**RECORDS SHOWN**
....

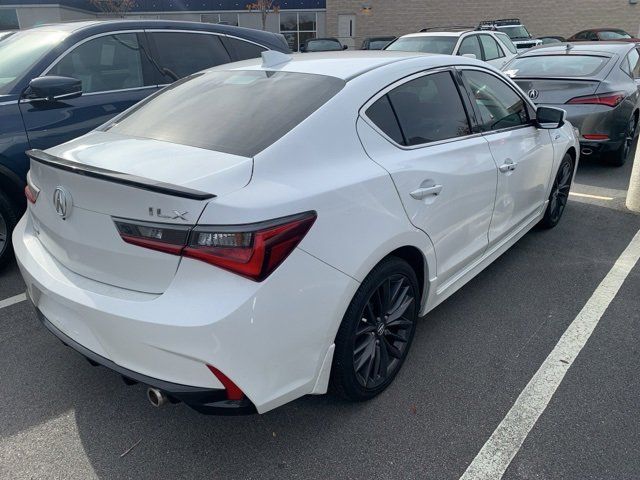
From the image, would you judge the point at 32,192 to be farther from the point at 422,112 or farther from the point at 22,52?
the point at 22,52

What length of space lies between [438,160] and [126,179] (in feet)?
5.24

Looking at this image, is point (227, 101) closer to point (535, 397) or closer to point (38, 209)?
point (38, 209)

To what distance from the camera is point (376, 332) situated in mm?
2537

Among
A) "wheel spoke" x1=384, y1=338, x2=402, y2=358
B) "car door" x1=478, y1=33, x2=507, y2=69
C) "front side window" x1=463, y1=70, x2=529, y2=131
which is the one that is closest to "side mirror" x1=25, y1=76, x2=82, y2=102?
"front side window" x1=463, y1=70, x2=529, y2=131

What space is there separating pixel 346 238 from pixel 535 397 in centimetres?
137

....

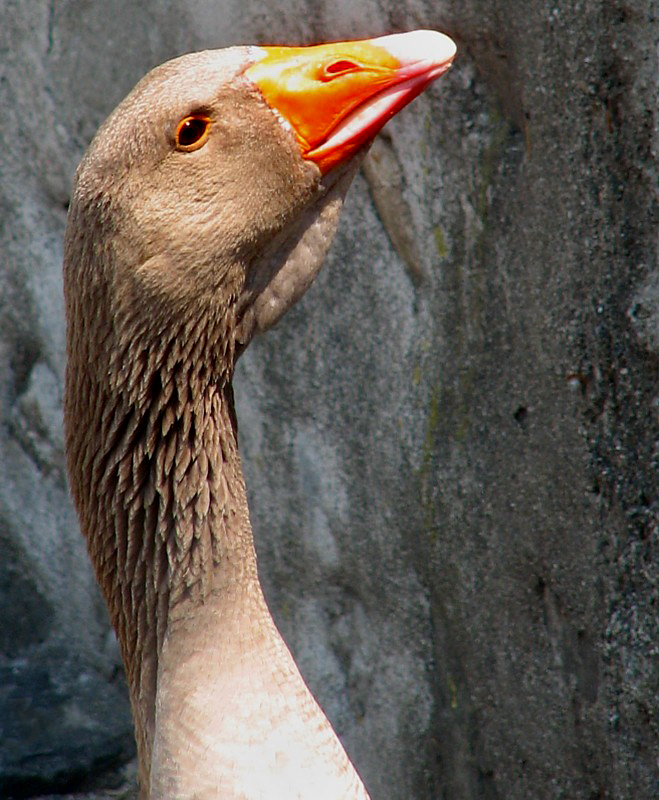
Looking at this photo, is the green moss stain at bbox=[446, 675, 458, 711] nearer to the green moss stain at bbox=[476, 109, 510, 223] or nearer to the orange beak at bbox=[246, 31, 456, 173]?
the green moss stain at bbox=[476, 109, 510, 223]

....

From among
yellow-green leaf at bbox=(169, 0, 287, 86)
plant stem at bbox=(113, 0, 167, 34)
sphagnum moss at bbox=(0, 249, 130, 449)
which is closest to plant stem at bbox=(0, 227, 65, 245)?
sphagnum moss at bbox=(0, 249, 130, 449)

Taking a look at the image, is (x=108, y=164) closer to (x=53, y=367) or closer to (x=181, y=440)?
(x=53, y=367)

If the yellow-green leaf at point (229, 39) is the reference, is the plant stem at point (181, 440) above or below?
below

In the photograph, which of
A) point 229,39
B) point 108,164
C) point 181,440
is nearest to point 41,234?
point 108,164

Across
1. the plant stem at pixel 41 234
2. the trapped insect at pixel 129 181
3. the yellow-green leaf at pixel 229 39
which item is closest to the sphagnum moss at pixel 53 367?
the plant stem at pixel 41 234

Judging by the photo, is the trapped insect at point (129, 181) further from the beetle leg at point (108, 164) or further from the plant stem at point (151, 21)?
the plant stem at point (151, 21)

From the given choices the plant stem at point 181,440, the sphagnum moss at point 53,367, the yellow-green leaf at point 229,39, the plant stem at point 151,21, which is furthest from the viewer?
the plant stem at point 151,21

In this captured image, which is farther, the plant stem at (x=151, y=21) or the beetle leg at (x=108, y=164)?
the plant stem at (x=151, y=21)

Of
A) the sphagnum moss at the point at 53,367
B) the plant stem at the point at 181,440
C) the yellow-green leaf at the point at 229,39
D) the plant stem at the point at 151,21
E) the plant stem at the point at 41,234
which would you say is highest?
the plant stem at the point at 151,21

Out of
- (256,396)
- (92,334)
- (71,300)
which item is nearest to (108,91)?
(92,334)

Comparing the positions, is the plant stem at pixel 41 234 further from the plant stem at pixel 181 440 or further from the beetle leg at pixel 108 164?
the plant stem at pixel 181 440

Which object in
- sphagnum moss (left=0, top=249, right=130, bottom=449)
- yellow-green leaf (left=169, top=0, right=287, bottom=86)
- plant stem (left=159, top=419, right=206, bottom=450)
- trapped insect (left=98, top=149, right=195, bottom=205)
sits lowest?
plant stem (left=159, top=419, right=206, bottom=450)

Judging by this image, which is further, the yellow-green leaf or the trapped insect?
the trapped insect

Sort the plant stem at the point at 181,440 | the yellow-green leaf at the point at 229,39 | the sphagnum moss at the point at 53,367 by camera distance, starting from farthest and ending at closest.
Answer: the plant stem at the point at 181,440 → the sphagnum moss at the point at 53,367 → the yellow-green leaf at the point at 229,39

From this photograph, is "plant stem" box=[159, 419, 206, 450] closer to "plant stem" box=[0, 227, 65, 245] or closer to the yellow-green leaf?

....

**WHAT TO PRODUCE**
Identify each line in the entries above that contains the word "trapped", and copy every such line in full.

**SOLUTION FOR THIS EXERCISE**
2. the trapped insect at pixel 129 181
Judging by the photo, is the trapped insect at point (129, 181) further from the beetle leg at point (108, 164) or further from the plant stem at point (151, 21)?
- trapped insect (left=98, top=149, right=195, bottom=205)
Judging by this image, which is further, the yellow-green leaf or the trapped insect?
the trapped insect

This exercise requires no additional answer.